There’s also the potential for local artists’ work to be featured on the hoarding surrounding buildings during the construction process. 

Scarborough artists need love, and we work really hard. We are awesome.

-Sarah Alinia Ziazi

ILEO connects local artists with companies 

Ziazi came by the opportunity to create art for PwC through United Way Greater Toronto. She previously designed T-shirts and tote bags for the Golden Mile community as part of the City of Toronto and Scarborough Arts Cultural Hotspot program.

The ILEO team at United Way proposed the idea of developing something original for PwC Canada, which was looking to procure art from local artists for its new office.

“It was a huge process,” Ziazi said. “It took like 10 months to complete.”

Asked about the symbolism of this painting, she said it’s about more than the two girls who appear on the canvas aligned together with two pillars on each side. The painting features smooth lines and vivid colours.

“It’s a unity between womanhood and femininity and enlightenment of how we see things in a different way and how we want to perceive ourselves,” Ziazi said.

“And the halo around them represents an enlightenment view of thinking and viewing the future for PwC.”

Ziazi thinks this art procurement process will encourage Scarborough-based artists to promote their work within the community, as well as outside of Scarborough, to enhance the community in general and raise its profile.

“Scarborough artists need love, and we work really hard.
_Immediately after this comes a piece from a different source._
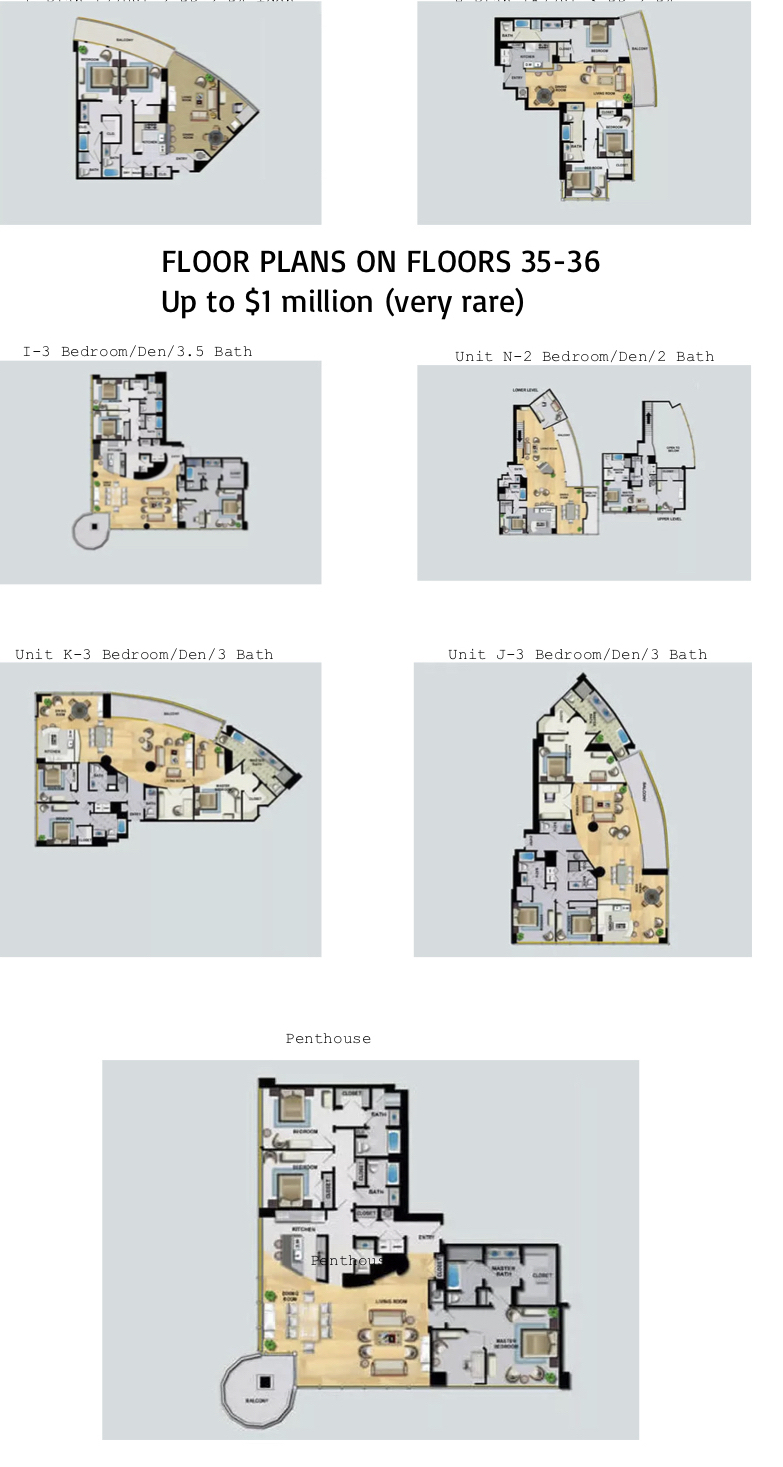 buckheadgrand _ Floor Plans3.jpg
We are awesome.” PwC also bought artwork created by Megan Feheley, an interdisciplinary Cree artist.

Tammy LePage, National Business Operations Manager of PwC Canada, said both pieces would be displayed on the client-facing floors in PwC’s Toronto office.

To help expand the influence of the artists, LePage said each piece has a poster with a link to the artist for more information, a description of the forthcoming redevelopment of the Greater Golden Mile and a contact name if anyone is interested in buying or connecting with the artist directly.
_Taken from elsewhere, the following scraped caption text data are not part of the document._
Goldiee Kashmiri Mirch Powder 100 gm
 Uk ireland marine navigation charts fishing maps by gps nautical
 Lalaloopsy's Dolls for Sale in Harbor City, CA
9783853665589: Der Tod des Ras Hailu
“We selected our artists by looking at their earlier pieces, the colour and design, to ensure the pieces would co-ordinate with our new office space and align to our values.”

PwC Canada, who joined ILEO in 2018, started procuring new art pieces through the program in January 2023. They stayed connected to the artists throughout the year until the unveiling. Nicolas Marcoux, Chief Executive Officer and Senior Partner of PwC Canada, attended the ceremony, along with Chief Sustainability Officer James Temple and 10 of the firm’s staff.

“We offered the experience and awareness of working with a firm and our procurement and invoicing processes,” LePage said. “We hope the pieces that are on display will bring added interest and work for these artists.” 

Local art in condo buildings 

The Daniels Corporation, a real estate builder and developer, is another experienced signatory committed to purchasing local art from artists and artisans where they operate.

Fatima Saya, its Social Impact Manager, said Daniels had participated in social procurement historically through their projects in the last 15 years by buying or commissioning artwork.

Opportunities for art procurement in condo and apartment construction are identified based on interior design needs. Local artists are then invited to propose pieces.

Being a condominium developer, Daniels also established a move-in gift art purchasing program to provide more opportunities for social art procurement.

“When a condominium purchaser closes on their unit or moves into their unit, we give them a welcome gift. And that welcome gift might be a coaster, a piece of art or a planter, also procured from local artists,” Saya said.

According to Saya, in 2021-2022, Daniels spent more than $900,000 on social art procurement, including $638,000 on local art procurement. It has co-operated with suppliers who are more than 97 per cent diverse (such as suppliers who self-identify as belonging to an equity-deserving community, not-for-profit or social purpose enterprise) through its social procurement program.

“It is a place-based program, we always look for artists from Scarborough,” Saya said. “Government and social procurement more broadly is the way for us to create local economic development.”

This story was produced as part of a partnership between Centennial College journalism students and the United Way Greater Toronto.